**Supplied passage**
****************

Let #I = int sin(lnx) dx#
We need to decide (guess) whether to use #sin(lnx)#as #u# or #dv#. It turns out that either will work.
Method 1
Let #u = sin(lnx)# and #dv = dx#.
Then #du = 1/x cos(lnx) dx# and #v = x#
#I = uv-intvdu#
# = xsin(lnx)-intcos(lnx) dx#
Repeat with #u = cos(lnx)# and #dv = dx#,
so #du = -1/xsin(lnx)# and #v = x#.
#I = xsin(lnx)-[ xcos(lnx)- int -sin(lnx) dx ]#
so
#I = xsin(lnx)- xcos(lnx)- underbrace(int sin(lnx) dx)_I #
#2I = xsin(lnx)- xcos(lnx)#
#I = 1/2( xsin(lnx)- xcos(lnx) )#
Method 2
Let #I = int sin(lnx) dx#
In order to use #sin(lnx) dx# in #dv#, we'll need to be able to integrate #dv#.
We could use substitution if we had the derivative of #lnx# as a factor, so we'll introduce it.
#I = int x sin(lnx) 1/x dx#
Let #u = x# and #dv = sin(lnx) 1/x dx#.

****************

**Record extracts**
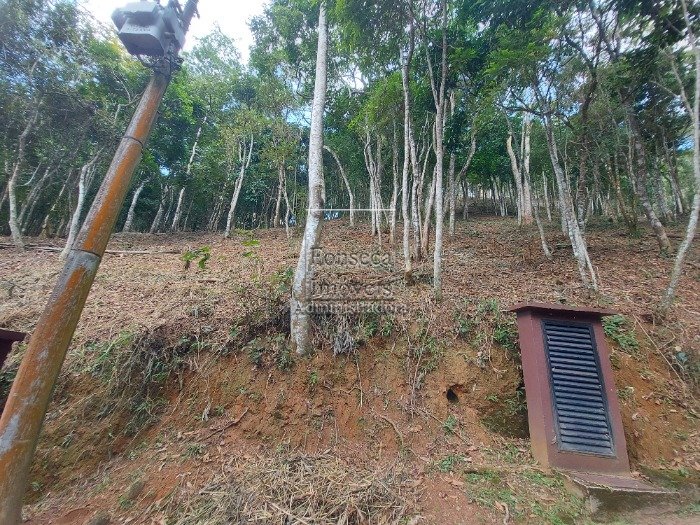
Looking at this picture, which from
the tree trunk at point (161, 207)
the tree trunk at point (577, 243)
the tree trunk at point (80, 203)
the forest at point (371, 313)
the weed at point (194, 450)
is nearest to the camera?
the forest at point (371, 313)

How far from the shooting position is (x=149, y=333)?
4.55m

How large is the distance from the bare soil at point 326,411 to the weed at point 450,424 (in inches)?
0.8

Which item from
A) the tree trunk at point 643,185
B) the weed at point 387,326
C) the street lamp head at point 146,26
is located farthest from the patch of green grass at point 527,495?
the tree trunk at point 643,185

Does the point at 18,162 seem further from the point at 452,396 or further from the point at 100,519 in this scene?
the point at 452,396

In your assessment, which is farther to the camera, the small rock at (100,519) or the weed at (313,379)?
the weed at (313,379)

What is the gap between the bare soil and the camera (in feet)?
9.77

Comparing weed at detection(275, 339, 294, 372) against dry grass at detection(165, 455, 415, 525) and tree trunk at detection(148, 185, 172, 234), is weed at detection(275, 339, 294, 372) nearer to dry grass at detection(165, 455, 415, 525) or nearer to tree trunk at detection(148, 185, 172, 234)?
dry grass at detection(165, 455, 415, 525)

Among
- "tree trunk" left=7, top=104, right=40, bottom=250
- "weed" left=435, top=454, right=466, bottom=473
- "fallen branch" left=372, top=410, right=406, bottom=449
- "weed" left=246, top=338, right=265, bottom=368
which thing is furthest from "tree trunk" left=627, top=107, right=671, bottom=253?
"tree trunk" left=7, top=104, right=40, bottom=250

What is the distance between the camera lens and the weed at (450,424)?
3.85 metres

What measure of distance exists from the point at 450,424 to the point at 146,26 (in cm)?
530

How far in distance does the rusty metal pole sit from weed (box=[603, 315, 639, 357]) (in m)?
6.56

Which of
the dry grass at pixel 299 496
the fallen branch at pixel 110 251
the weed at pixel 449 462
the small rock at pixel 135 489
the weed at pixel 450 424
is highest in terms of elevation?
the fallen branch at pixel 110 251

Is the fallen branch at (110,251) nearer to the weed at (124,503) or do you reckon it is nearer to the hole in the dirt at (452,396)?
the weed at (124,503)

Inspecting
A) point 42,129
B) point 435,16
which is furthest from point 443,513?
point 42,129
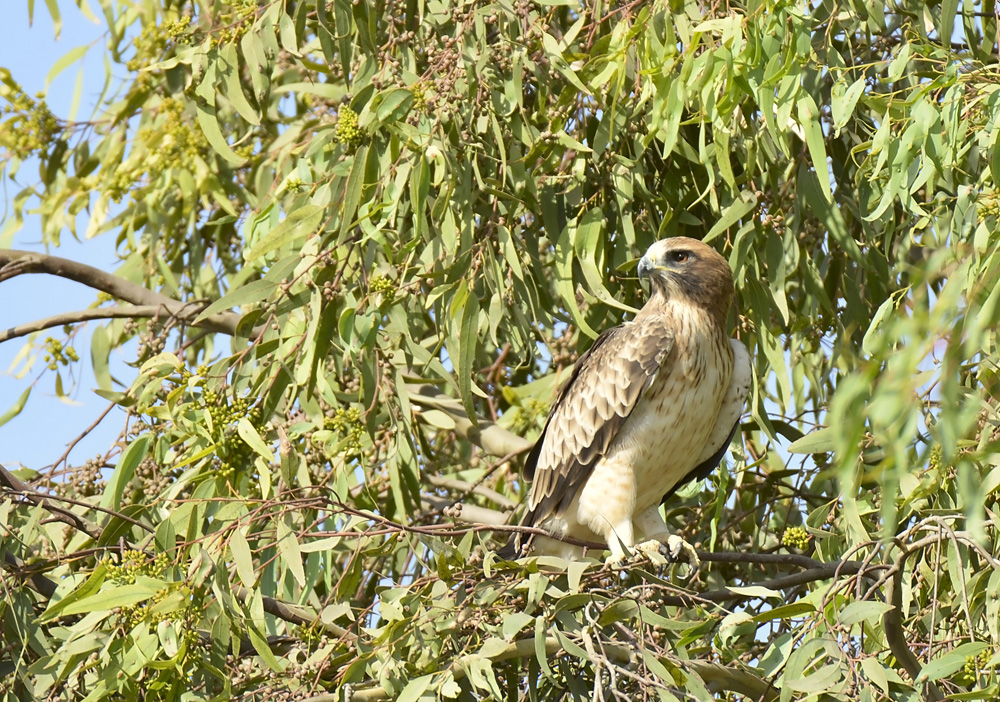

****************

**List of tasks**
**a.** Answer these from the worked integral above, one line each:
(i) In Method 1, what are u and dv first set to?
(ii) In Method 2, what is introduced as a factor so that substitution can be used?
(iii) What final expression for I does Method 1 reach?
**b.** Translate this sentence from the worked integral into Spanish: "In order to use sin(lnx) dx in dv, we'll need to be able to integrate dv."
**c.** List every expression that the worked integral assigns to u, across both methods.

**Solutions to the tasks**
**a.**
(i) u = sin(ln x) and dv = dx.
(ii) The derivative of ln x, which is 1/x.
(iii) I = 1/2(x sin(ln x) − x cos(ln x)).

**b.** Para usar sin(lnx) dx en dv, necesitaremos poder integrar dv.

**c.**
- sin(ln x)
- cos(ln x)
- x